**Extract to read**:
============

It appears that what we need here is a way for us not to create a FATAL state in which a disk buffer requires to be wiped away entirely for pod to function. Buffer corruption errors should be handled, or at least give the users a choice as to how to handle it (i.e. crash, delete the whole buffer, or even better: delete only the file(s) that are corrupted)

Well, yes. This is a bug, and we obviously don’t intend for users to encounter bugs and have to do a bunch of manual remediation, especially when that remediation involves potentially losing data.

============

**Recorded data**:
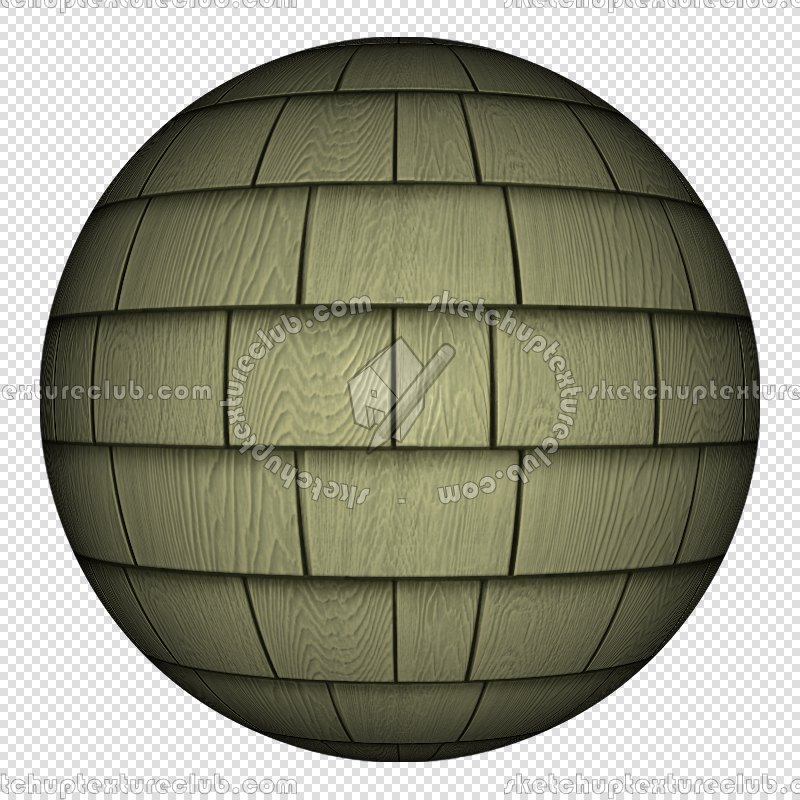 HARDIE SHINGLE SIDING STRAIGHT PBR texture seamless 00057 - HEATHERED MOSS SIDING STRAIGHT PBR texture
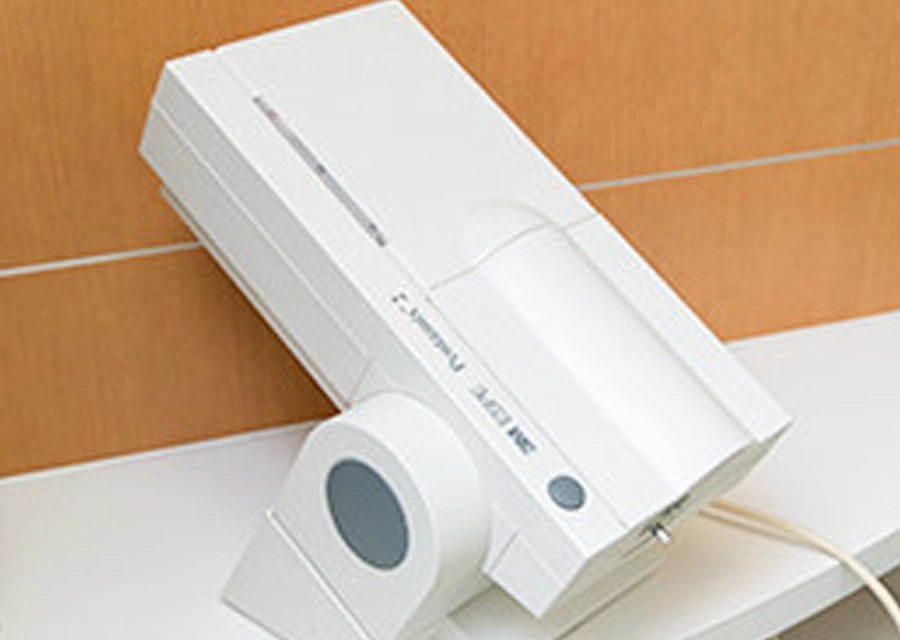 シリコン練和器ペンタミックス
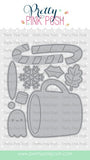 Winter Mug Dies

============

**What to do**:
- A) In the disk buffer discussion, what options does the first post say users could be given for handling buffer corruption?
- B) Please carry on the disk buffer discussion from its last sentence.

**Answers below**:
- A) Crash, delete the whole buffer, or delete only the corrupted file(s).

- B)
tobz on Feb 13, 2024

@m1cha3lf @jszwedko @zamazan4ik we are experiencing this, and other erratic behavior with disk buffers at scale. We also notice that sometimes when a buffer gets corrupted, new pods that spin up to try to pick up where it left off show this error:

2024-02-12T05:58:37.912771Z ERROR vector::topology::builder: Configuration error. error=Sink "datadog_egress": error occurred when building buffer: failed to build individual stage 0: failed to seek to position where reader left off: failed to decoded record: InvalidProtobufPayload

The only way to fix it is to do what @m1cha3lf said: delete the buffer and restart vector. What are your recommendations for mitigating this? We are considering having to switch to memory buffers to avoid this, but that would come at the expense of log durability and we’re not sure that will fit our business use case.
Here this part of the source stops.